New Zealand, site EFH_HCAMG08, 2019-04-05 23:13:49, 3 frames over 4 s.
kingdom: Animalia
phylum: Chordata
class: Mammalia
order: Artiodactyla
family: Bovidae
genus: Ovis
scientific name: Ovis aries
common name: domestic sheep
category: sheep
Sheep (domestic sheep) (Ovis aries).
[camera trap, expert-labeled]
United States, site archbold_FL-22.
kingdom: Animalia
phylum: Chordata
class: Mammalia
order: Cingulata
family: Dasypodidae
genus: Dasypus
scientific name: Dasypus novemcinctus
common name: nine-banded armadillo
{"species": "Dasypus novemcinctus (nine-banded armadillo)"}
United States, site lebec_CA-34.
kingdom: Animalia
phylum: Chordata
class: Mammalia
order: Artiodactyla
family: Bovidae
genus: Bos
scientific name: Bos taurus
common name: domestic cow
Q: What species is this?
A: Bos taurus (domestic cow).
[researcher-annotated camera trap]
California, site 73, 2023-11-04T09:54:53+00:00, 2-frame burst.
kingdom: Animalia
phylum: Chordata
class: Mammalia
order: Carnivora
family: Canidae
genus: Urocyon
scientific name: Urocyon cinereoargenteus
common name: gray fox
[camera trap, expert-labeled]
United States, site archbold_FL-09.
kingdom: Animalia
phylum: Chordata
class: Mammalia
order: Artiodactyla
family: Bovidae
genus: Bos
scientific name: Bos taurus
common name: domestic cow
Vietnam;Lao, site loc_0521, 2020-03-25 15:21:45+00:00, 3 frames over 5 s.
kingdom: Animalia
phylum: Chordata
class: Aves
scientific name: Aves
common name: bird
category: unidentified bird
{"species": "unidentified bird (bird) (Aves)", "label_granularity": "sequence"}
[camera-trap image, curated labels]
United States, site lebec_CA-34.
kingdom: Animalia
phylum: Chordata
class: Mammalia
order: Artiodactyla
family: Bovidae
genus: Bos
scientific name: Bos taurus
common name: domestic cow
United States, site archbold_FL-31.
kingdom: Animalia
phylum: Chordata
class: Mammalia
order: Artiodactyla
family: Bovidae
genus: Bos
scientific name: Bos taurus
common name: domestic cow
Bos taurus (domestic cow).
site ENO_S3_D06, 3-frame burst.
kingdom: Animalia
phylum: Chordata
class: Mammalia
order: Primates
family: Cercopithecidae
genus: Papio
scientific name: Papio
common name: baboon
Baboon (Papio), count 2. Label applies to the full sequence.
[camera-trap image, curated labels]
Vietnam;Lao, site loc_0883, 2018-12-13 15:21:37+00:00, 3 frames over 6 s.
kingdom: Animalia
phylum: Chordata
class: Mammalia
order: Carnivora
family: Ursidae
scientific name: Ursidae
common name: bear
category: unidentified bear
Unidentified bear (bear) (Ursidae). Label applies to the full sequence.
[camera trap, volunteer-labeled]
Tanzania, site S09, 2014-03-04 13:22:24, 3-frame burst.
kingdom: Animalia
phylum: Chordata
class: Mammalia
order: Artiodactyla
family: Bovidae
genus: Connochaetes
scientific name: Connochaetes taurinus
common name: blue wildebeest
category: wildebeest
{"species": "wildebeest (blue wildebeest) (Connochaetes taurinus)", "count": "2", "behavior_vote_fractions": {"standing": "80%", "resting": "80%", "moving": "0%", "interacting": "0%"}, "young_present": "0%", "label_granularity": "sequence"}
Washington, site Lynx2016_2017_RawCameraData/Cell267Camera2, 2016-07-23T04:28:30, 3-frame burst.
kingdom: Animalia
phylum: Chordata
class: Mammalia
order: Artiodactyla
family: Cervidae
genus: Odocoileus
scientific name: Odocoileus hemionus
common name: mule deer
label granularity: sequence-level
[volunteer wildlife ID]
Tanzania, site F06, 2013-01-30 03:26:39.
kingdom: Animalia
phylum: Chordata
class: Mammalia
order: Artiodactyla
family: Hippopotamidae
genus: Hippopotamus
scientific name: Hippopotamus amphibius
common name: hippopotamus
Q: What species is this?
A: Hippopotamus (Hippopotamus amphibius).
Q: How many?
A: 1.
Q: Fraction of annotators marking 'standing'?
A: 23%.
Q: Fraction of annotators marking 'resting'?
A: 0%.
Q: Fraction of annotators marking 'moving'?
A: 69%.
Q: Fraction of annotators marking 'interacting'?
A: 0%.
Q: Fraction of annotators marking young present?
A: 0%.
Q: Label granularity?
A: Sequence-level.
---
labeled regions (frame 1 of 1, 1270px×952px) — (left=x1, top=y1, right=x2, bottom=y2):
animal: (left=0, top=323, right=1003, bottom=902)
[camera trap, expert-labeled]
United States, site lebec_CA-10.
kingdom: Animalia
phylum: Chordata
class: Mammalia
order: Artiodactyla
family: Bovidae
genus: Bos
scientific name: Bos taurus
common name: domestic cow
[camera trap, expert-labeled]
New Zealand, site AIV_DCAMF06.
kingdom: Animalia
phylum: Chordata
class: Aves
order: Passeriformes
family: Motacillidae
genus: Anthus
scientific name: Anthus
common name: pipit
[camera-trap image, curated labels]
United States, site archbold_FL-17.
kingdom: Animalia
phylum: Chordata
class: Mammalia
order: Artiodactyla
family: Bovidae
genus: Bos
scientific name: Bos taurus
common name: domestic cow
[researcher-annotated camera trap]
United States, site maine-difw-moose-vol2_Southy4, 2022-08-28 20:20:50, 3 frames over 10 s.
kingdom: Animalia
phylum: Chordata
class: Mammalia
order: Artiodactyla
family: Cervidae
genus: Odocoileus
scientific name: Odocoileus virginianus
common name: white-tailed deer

Task goal: Copy out each line of the records where the word "species" appears.

Response to the exercise:
{"species": "Dasypus novemcinctus (nine-banded armadillo)"}
Q: What species is this?
{"species": "unidentified bird (bird) (Aves)", "label_granularity": "sequence"}
{"species": "wildebeest (blue wildebeest) (Connochaetes taurinus)", "count": "2", "behavior_vote_fractions": {"standing": "80%", "resting": "80%", "moving": "0%", "interacting": "0%"}, "young_present": "0%", "label_granularity": "sequence"}
Q: What species is this?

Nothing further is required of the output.